SOURCE DOCUMENT »

+===+

Millard and Neerchal (our text) put it succinctly and well:

Probability distributions are idealized mathematical models...  A random variable is "the value of the next observation in an experiment" (Watts, 1991, as quoted by Berthouex and Brown, 1994, p. 7).

Key words such as "model," "observation," and "experiment" require definition and explanation, but the essence is there: probability is a model that applies when the data can be considered as a set of observations from experiments.

An experiment is a special kind of activity that yields one or more results we can write down--the observations.  What is most important about an experiment is its reproducibility.  To be reproducible, an experiment requires an accurate description of what kind of preparation is made, what actions are performed, and what is observed.

We tend to think of experiments as activities performed in laboratories, but they do not have to be.  Sampling soil at an industrial site is an example.  However, it's not good enough to say "we obtained the data by taking canisters of soil from the site and sending them to the laboratory for BTEX measurements."  This is not precise or accurate enough.  This description lacks important details, such as

Exactly which soil constitutes "the site"?  You need an accurate, detailed map or its equivalent.
How deep does the (potentially sampled soil) extend?
What procedure was used to select locations for sampling?  Were adjustments to the locations made in the field?  How, why, and by whom?
What physical procedures were used to obtain the canisters of soil?
How were the canisters of soil packaged, shipped, and handled?
How did the laboratory treat the samples when preparing them for measurement?  Did it mix them?  Take a piece from each one?  How did it select the piece if it did?

+===+

PROBLEMS AND TASKS »
1 – Reproduce the passage on probability and experiments, everything from "Probability distributions are" down to "observations from experiments.".
2 – According to the passage on probability and experiments, why is it not good enough to say the soil data were obtained by taking canisters from the site and sending them to a laboratory? Answer in one to three sentences.
3 – Can you go on with the passage on probability and soil-sampling experiments, starting after its final question?
The material after this point has no connection to the passage on probability and experiments.

DATA PROVIDED »
+===+

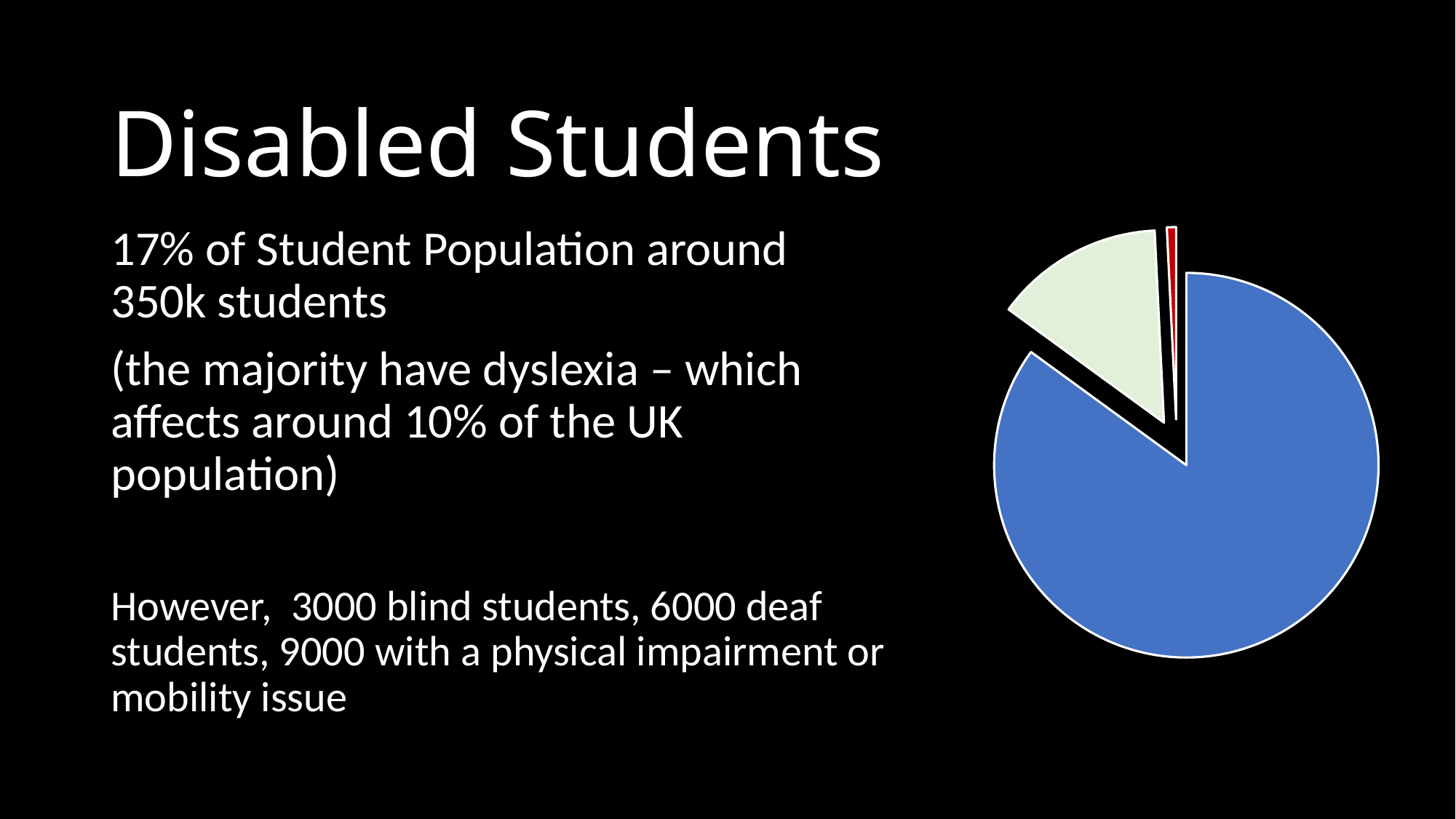
What kind of chart is shown on the slide? pie chart How many slices does the pie chart have? 3 Which is larger in the pie chart, the light green slice or the red slice? light green Are any data labels printed on the pie chart? No Which colour slice is the largest in the pie chart? blue Which colour slice is the smallest in the pie chart? red Does the pie chart have a legend? No Which is larger in the pie chart, the blue slice or the light green slice? blue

+===+

SOLVED PROBLEMS »
1 –
Probability distributions are idealized mathematical models...  A random variable is "the value of the next observation in an experiment" (Watts, 1991, as quoted by Berthouex and Brown, 1994, p. 7).

Key words such as "model," "observation," and "experiment" require definition and explanation, but the essence is there: probability is a model that applies when the data can be considered as a set of observations from experiments.

2 – The passage says that description is not precise or accurate enough, because it lacks important details, such as exactly which soil constitutes the site, how deep it extends, and how sampling locations were selected. An experiment must be reproducible, and that requires an accurate description of the preparation made, the actions performed, and what is observed.

3 –
What kinds of chemical preparation and quantitative measurements did the laboratory perform?
How did the laboratory convert the instrument readings into concentrations?
What additional variables were observed during the process: temperature, humidity, weather, background air concentrations?

A sampling plan is supposed to describe these and related details.  Unless such a plan exists and is followed carefully, an investigator can never really know whether she is "reproducing" the experiment.  The sampling plan describes the experimental preparation: what steps must be followed in order to reproduce the experiment.

(It is my experience that many environmental sampling plans are incomplete and are not accurately followed.  Often, important aspects of the preparation are omitted, such as details of how the sample locations were selected and then found and adjusted in the field.  The experiment often is not conducted as planned.  Field personnel frequently write such phrases as "sampling was done in general conformance with accepted procedures" to indicate they paid little or no attention to the plan itself, but just did what they usually did--whatever that is.)

Similar comments apply to air sampling, water sampling, groundwater sampling, and ecological sampling.  (For an amusing description of what can go awry, see Farley Mowat's description in Never Cry Wolf of sampling flora in the Arctic.)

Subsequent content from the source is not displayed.